No todo son síntomas negativos: también hay defensores de que la educación debe adaptarse a la era digital, preparando pensadores multimedia. Pero la preocupación persiste: si la generación criolla con smartphones desde la cuna no aprende a leer y debatir en serio, podríamos ver una pérdida gradual del hábito de pensar críticamente.

Reflexiones finales: ¿hacia dónde vamos?

¿Significa todo lo anterior que la inteligencia humana está condenada a extinguirse? El panorama no es tan apocalíptico como el título de esta entrada, pero es lo suficientemente inquietante. Por un lado, el ser humano es tremendamente adaptable: quizá nuestro “IQ medio” ya no necesita subir más en este mundo de confort extremo, o bien ha desarrollado nuevas habilidades (multitarea digital, rápida adaptación tecnológica) que antes no medíamos con los test tradicionales. Y ciertamente la tecnología (incluso la inteligencia artificial) podría abrir caminos que ni podemos imaginar, compensando cualquier pérdida de ciertas destrezas con otras ganancias.

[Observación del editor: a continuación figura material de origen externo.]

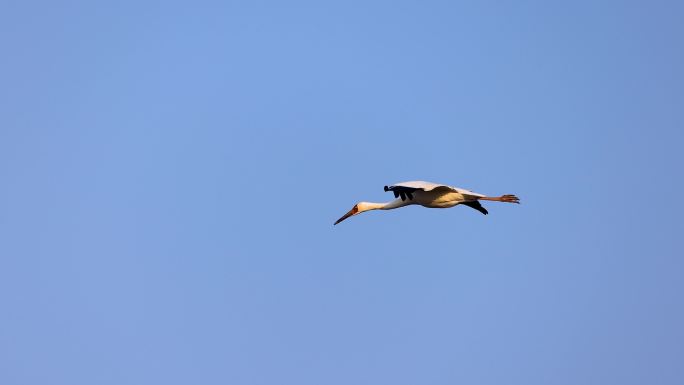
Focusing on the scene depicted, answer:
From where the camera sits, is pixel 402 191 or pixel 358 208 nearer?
pixel 402 191

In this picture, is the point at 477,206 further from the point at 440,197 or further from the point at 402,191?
the point at 402,191

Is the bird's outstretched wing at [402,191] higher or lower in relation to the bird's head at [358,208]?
lower

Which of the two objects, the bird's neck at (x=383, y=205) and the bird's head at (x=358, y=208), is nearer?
the bird's neck at (x=383, y=205)

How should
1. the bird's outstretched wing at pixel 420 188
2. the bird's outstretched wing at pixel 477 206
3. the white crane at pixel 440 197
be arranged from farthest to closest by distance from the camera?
1. the bird's outstretched wing at pixel 477 206
2. the white crane at pixel 440 197
3. the bird's outstretched wing at pixel 420 188

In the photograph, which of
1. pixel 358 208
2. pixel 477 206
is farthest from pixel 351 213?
pixel 477 206

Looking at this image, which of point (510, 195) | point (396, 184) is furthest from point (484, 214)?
point (396, 184)

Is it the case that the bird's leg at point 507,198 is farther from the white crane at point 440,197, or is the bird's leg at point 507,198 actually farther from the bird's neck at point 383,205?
the bird's neck at point 383,205

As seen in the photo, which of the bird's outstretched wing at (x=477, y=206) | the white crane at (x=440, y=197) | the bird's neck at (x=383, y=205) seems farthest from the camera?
the bird's outstretched wing at (x=477, y=206)

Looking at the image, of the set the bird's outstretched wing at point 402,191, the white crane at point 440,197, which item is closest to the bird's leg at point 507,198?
the white crane at point 440,197

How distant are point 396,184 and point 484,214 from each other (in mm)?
8290

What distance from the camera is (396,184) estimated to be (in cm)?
4625

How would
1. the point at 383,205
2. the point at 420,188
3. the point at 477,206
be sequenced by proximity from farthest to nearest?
the point at 477,206 < the point at 383,205 < the point at 420,188

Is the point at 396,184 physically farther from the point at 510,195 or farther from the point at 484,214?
the point at 484,214

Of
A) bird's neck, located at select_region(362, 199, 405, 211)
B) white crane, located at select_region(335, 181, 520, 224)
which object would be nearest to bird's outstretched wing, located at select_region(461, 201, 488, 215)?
white crane, located at select_region(335, 181, 520, 224)
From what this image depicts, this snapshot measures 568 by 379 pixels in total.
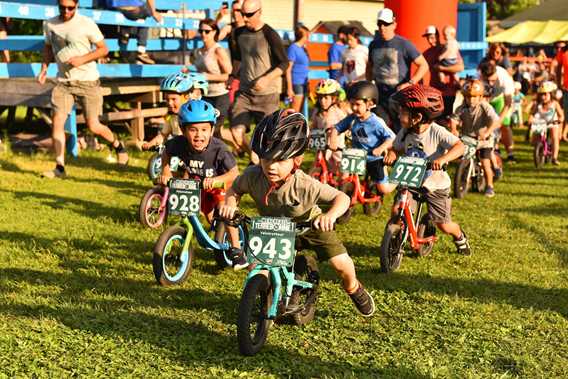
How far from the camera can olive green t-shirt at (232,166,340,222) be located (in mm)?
5309

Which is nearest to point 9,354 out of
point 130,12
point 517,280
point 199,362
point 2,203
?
point 199,362

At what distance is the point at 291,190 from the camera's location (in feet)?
17.5

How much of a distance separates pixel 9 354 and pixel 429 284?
3.34m

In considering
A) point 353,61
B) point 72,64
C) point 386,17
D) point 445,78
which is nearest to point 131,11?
point 72,64

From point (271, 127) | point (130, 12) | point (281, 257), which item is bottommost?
point (281, 257)

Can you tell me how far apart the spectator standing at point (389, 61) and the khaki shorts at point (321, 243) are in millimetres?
5519

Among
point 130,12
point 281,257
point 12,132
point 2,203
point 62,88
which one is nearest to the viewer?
point 281,257

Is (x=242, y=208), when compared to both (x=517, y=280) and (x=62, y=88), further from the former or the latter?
(x=517, y=280)

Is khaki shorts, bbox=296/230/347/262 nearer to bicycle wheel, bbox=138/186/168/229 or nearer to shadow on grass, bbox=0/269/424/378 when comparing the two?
shadow on grass, bbox=0/269/424/378

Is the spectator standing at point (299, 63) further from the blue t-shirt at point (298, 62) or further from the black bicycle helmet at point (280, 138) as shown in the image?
the black bicycle helmet at point (280, 138)

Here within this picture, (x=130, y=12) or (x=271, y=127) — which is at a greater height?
(x=130, y=12)

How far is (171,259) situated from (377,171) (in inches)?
135

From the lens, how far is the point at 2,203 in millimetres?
9617

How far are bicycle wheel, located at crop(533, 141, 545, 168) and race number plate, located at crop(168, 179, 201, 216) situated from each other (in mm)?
9077
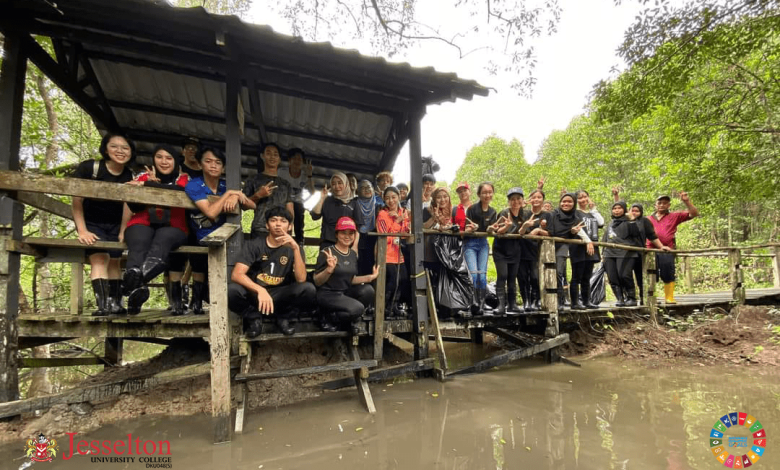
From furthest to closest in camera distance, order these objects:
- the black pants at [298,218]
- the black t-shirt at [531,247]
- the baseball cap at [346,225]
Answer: the black t-shirt at [531,247] < the black pants at [298,218] < the baseball cap at [346,225]

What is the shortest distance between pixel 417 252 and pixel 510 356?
1987mm

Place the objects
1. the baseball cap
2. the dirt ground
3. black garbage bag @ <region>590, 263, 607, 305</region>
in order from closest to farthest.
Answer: the baseball cap → the dirt ground → black garbage bag @ <region>590, 263, 607, 305</region>

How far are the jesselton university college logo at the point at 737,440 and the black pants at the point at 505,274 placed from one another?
263 cm

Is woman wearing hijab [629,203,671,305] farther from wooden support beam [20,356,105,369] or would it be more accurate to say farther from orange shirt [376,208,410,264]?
wooden support beam [20,356,105,369]

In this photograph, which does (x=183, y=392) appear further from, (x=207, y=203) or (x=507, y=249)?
(x=507, y=249)

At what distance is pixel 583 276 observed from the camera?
5949mm

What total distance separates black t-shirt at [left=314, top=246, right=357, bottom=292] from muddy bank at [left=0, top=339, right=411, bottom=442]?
1024 millimetres

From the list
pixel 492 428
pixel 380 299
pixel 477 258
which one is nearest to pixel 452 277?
pixel 477 258

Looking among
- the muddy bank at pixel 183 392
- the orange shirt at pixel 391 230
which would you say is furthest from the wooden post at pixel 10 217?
the orange shirt at pixel 391 230

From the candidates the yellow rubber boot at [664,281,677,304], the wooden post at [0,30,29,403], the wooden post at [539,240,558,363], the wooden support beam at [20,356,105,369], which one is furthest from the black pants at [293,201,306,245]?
the yellow rubber boot at [664,281,677,304]

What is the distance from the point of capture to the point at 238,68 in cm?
371

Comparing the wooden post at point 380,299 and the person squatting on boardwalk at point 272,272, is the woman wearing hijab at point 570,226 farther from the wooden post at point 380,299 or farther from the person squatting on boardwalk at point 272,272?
the person squatting on boardwalk at point 272,272

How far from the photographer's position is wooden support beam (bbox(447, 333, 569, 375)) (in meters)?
4.66

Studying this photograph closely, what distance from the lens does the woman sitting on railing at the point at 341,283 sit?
151 inches
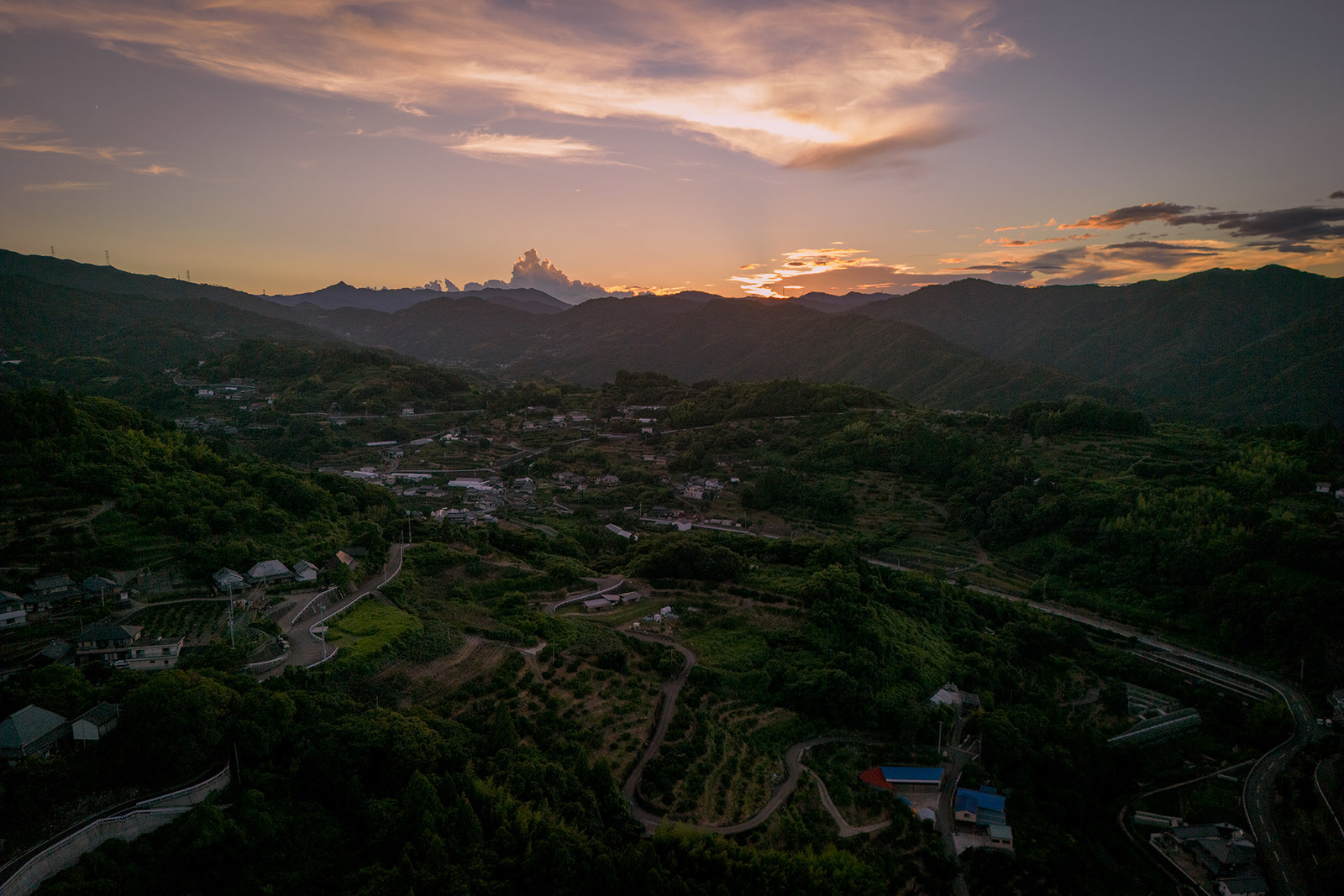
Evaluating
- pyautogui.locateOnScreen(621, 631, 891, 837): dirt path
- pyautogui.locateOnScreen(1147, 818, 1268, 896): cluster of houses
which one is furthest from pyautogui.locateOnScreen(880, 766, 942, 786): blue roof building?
pyautogui.locateOnScreen(1147, 818, 1268, 896): cluster of houses

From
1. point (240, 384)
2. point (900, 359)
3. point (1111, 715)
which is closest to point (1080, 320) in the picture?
point (900, 359)

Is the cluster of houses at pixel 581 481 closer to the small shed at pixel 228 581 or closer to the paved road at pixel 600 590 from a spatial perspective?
the paved road at pixel 600 590

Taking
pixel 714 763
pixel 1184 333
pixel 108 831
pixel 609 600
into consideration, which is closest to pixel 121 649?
pixel 108 831

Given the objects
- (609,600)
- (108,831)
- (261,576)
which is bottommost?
(609,600)

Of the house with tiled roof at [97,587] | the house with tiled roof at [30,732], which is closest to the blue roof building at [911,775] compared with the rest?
the house with tiled roof at [30,732]

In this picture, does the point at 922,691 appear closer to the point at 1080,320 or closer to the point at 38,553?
the point at 38,553

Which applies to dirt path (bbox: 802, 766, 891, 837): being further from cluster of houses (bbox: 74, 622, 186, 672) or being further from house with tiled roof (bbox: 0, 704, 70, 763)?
house with tiled roof (bbox: 0, 704, 70, 763)

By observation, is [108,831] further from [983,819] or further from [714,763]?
[983,819]
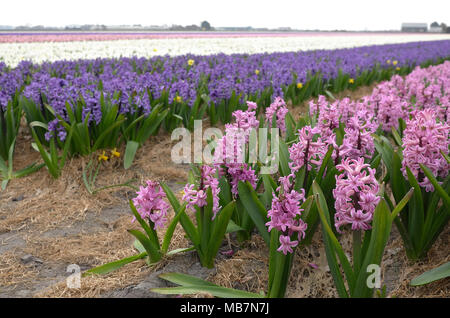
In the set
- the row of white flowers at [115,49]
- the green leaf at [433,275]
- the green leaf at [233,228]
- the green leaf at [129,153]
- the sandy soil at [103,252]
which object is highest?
the row of white flowers at [115,49]

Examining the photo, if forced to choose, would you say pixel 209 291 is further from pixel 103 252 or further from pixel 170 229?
pixel 103 252

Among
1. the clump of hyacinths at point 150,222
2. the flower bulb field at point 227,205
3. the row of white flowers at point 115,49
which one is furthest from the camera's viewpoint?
the row of white flowers at point 115,49

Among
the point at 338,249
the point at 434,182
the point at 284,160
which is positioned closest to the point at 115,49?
the point at 284,160

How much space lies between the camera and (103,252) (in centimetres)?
304

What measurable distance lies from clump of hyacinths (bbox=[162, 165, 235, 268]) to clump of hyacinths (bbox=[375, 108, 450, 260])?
1.00 metres

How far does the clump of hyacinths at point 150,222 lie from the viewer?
230 centimetres

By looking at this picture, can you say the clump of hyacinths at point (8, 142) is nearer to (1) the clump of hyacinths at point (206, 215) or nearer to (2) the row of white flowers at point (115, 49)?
(1) the clump of hyacinths at point (206, 215)

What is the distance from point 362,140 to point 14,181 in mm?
3538

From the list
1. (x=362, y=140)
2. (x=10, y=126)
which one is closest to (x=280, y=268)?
(x=362, y=140)

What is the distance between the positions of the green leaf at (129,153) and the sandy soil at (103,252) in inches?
4.0

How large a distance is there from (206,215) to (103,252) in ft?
3.46

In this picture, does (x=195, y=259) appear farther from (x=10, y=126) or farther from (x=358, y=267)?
(x=10, y=126)

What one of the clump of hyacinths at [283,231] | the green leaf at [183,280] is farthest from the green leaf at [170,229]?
the clump of hyacinths at [283,231]

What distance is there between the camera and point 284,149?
9.78ft
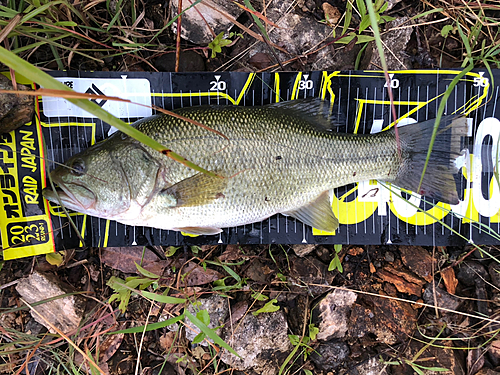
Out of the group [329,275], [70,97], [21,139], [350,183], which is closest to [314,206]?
[350,183]

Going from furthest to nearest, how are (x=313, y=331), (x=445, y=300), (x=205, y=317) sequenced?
1. (x=445, y=300)
2. (x=313, y=331)
3. (x=205, y=317)

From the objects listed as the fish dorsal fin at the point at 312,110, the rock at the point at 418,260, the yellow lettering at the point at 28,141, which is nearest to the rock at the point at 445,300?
the rock at the point at 418,260

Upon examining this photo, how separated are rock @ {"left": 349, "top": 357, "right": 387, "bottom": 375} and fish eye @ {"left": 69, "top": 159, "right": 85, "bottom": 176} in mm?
2933

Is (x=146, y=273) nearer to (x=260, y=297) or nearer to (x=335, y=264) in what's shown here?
(x=260, y=297)

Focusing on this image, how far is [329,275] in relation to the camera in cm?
306

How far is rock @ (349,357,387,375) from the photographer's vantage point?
3.00m

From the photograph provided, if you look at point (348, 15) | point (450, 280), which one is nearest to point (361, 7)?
point (348, 15)

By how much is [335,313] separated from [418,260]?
3.06 feet

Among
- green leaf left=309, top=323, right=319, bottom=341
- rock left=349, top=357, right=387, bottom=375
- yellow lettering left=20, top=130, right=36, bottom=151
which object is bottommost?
rock left=349, top=357, right=387, bottom=375

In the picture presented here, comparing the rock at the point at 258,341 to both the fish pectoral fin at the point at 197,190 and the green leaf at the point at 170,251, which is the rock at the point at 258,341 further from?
the fish pectoral fin at the point at 197,190

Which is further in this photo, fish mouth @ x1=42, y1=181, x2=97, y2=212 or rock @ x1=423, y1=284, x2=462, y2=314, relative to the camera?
rock @ x1=423, y1=284, x2=462, y2=314

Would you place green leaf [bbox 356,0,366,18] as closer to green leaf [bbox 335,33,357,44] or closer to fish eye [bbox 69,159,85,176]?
green leaf [bbox 335,33,357,44]

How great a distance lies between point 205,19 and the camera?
298 cm

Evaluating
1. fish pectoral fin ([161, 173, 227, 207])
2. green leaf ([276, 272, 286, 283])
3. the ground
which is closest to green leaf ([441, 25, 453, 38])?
the ground
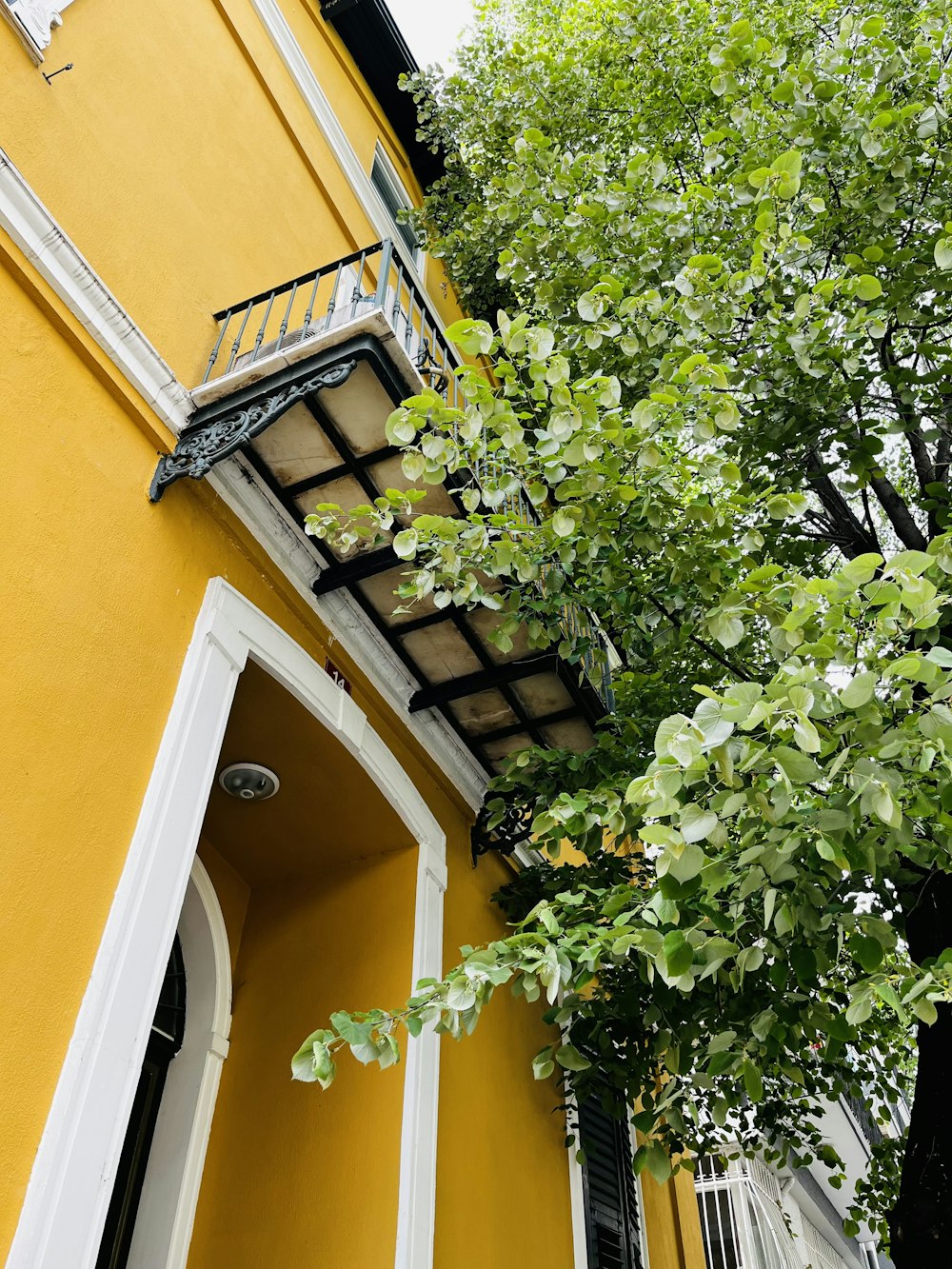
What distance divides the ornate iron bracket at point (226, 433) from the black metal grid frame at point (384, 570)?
54 mm

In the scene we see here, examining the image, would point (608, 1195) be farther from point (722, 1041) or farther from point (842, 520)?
point (842, 520)

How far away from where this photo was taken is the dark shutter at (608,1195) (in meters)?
7.02

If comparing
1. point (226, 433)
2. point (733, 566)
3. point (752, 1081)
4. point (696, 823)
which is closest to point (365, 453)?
point (226, 433)

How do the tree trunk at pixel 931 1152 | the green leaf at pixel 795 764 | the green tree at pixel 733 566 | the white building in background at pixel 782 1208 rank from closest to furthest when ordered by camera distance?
the green leaf at pixel 795 764, the green tree at pixel 733 566, the tree trunk at pixel 931 1152, the white building in background at pixel 782 1208

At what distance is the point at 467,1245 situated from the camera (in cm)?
501

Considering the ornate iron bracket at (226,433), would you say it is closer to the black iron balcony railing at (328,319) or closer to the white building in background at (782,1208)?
the black iron balcony railing at (328,319)

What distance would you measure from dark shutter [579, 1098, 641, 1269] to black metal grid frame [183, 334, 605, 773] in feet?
10.1

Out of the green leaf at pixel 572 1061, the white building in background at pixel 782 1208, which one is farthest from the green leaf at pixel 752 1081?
the white building in background at pixel 782 1208

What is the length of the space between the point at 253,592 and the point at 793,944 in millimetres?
2922

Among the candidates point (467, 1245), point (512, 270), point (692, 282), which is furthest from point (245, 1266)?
point (512, 270)

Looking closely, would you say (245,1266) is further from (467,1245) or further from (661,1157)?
(661,1157)

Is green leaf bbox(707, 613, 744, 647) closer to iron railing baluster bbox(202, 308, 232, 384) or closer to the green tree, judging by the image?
the green tree

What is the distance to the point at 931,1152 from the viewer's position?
13.5 ft

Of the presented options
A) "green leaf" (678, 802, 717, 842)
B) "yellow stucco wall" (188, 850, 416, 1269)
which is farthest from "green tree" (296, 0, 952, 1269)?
"yellow stucco wall" (188, 850, 416, 1269)
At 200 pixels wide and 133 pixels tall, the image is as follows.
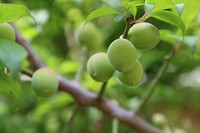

Por otro lado, no hay razón para ignorar las tendencias. Una humanidad que delega sus procesos mentales al borde de hacerlos automáticos está en riesgo de atrofiar esas capacidades. Como ejercicio intelectual, puede convenir asumir temporalmente el rol de alarmistas para ver el futuro con más claridad: si dejamos que la comodidad anule la curiosidad, podríamos sembrar una generación menos capaz de cuestionar, innovar y resolver por sí misma.

Quizá lo sensato sea un camino medio: reconocer los avances y comodidades sin renunciar por completo al esfuerzo mental. Aprovechar la tecnología sin olvidar los retos intelectuales. Fomentar en la educación —y en nosotros mismos— espacios de reflexión profunda, lectura atenta y resolución de problemas complejos. Si los estándares cognitivos decaen, al menos apuntemos a mantener encendida la chispa de la creatividad y el pensamiento crítico, por duro trabajo que dé. Después de todo, siempre podemos pedirle a Google que nos explique por qué es buena idea ejercitar la memoria de vez en cuando.